Set problem →
Change every "cool box" to "cooler" in the lines below and leave all other text unchanged.
=== Exercise material ===
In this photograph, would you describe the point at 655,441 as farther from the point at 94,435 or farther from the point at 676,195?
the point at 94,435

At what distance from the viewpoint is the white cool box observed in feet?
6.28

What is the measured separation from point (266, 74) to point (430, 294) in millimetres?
===
Written solution →
In this photograph, would you describe the point at 655,441 as farther from the point at 94,435 or farther from the point at 676,195?
the point at 94,435

At what distance from the viewpoint is the white cooler observed in feet?
6.28

What is the measured separation from point (266, 74) to point (430, 294) in millimetres?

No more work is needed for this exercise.